Italian Roman Catholic priest (1898–1954)

Blessed Luigi Monza (22 June 1898 - 29 September 1954) was an Italian Roman Catholic priest and the founder of the Secular Institute of the Little Apostles of Charity. Monza's pastoral mission was defined with catering to the needs of the poor and the sick and used his new congregation as a means of spreading this mission.

Monza was beatified on 30 April 2006 in Milan after Pope Benedict XVI approved his beatification; Cardinal José Saraiva Martins presided on the pope's behalf.

==Life==
Luigi Monza was born in Varese on 22 June 1898.

He commenced his studies for the priesthood at the age of eighteen. In 1916 he was appointed as the prefect at the Collegio Villoresi San Giuseppe di Monza and was ordained as a priest for the Archdiocese of Milan on 19 September 1925. Monza worked in the parish of Vedano Olona with adolescents in religious oratories.

In the 1920s the Fascists accused Monza of having planned an attack on the local magistrate and as a result he was apprehended and imprisoned. But he was acquitted and released four months after his imprisonment.

Monza was transferred in 1929 to Saronno and worked with adolescents in a range of local initiatives. He referred to the modern world as being "paganized". He was sent in 1936 to Lecco where he became a popular priest and was available for the needs of the sick and the poor. In World War II he spent his time tending to the victims while attempting to protect the parishioners from the horrors of the conflict.

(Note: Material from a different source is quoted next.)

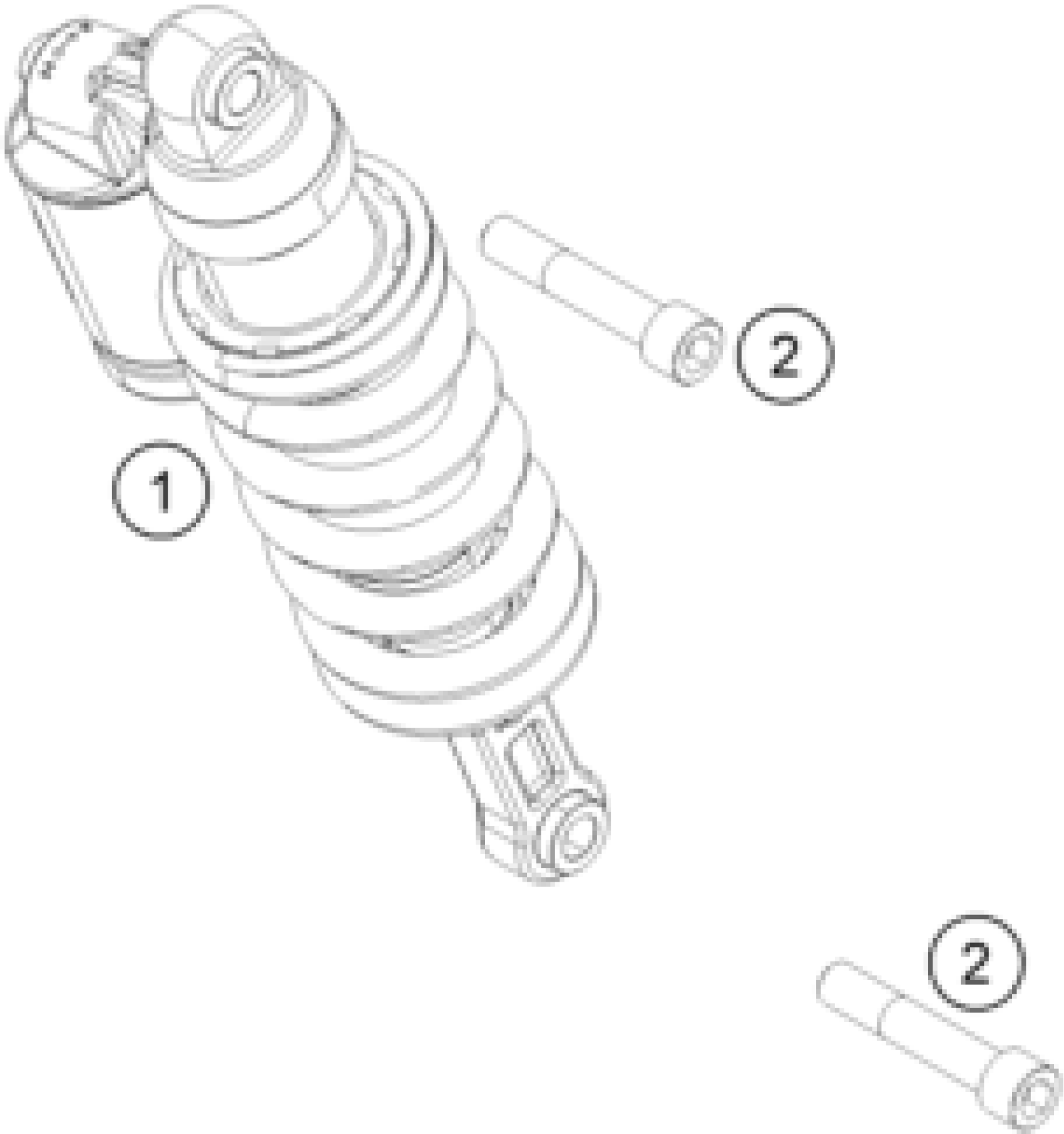 2

1

2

Monza founded his new religious congregation in 1937 in order to promote his pastoral mission and to tend to the plight of the poor. The order was quick to spread in places such as Ecuador and Sudan.

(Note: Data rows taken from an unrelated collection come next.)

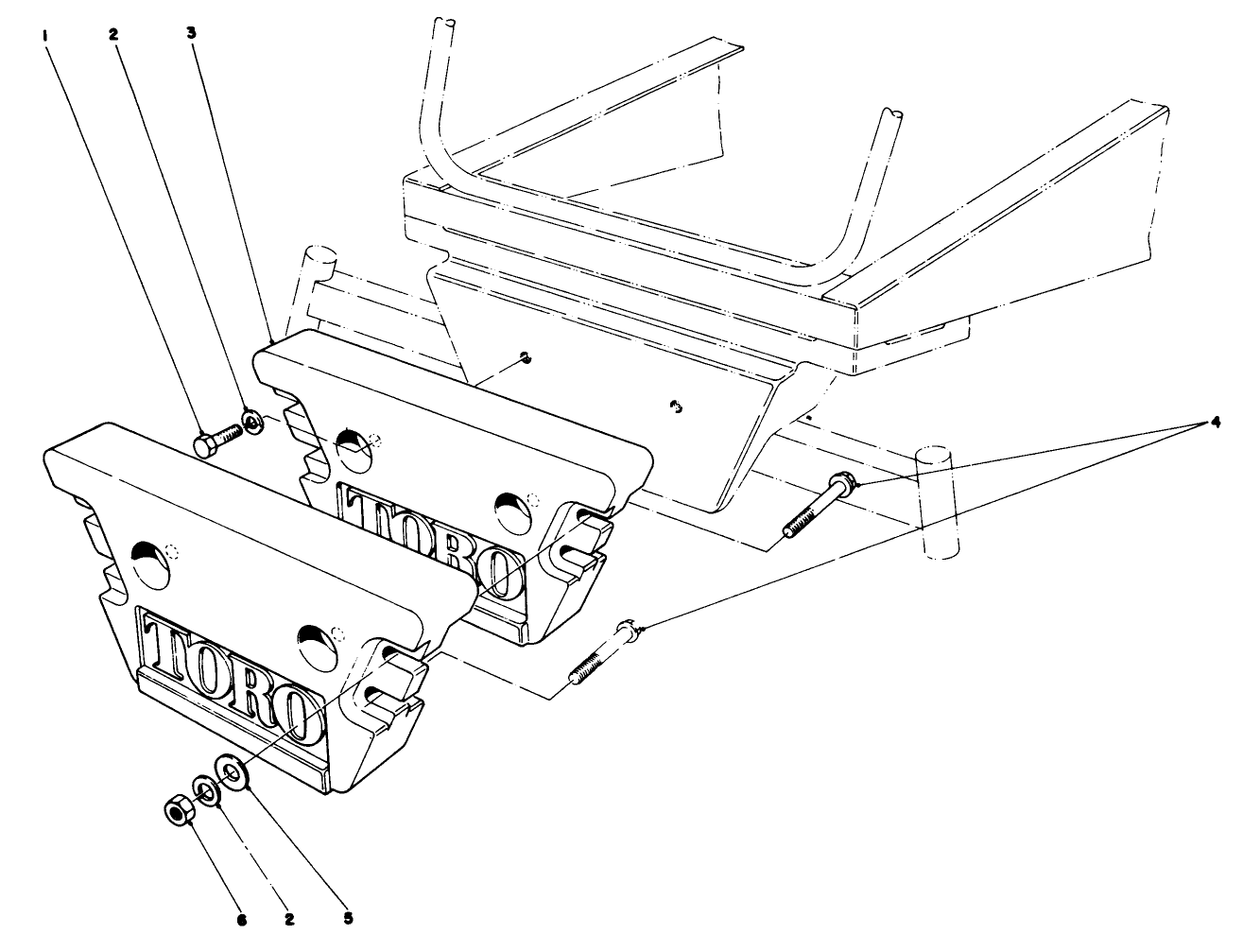 1
2
3
4
TORO
TORO
6
2
5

Monza died of a heart attack on 29 September 1954. His remains were placed in Como but were relocated in 1964.

==Beatification==
The beatification process commenced in Milan after the Congregation for the Causes of Saints granted formal approval to the introduction of the cause on 23 June 1987 after giving the "nihil obstat" (nothing against) to the cause. This move granted Monza the title of Servant of God - the official first phase in the proceedings. The diocesan process that ensured opened on 24 November 1987, and concluded its work in 1991. The C.C.S. validated the process in 1993 in Rome and initiated the so-called "Roman Phase".

The postulation submitted the Positio to the C.C.S. in 1997 in order for the latter to commence their own investigation into Monza's life and assess his cause. On 20 December 2003 he was proclaimed to be Venerable after Pope John Paul II approved the fact that Monza had lived a life of heroic virtue.

The required miracle needed for beatification was investigated in the diocese of its origin and received C.C.S. validation on 8 November 1996. It received the papal approval of Pope Benedict XVI on 19 December 2005, and allowed for a beatification to take place. Monza was beatified in Milan on 30 April 2006. Cardinal José Saraiva Martins presided on the behalf of the pope.

The current postulator assigned to the cause is the Rev. Shijo Kanjirathamkunnel.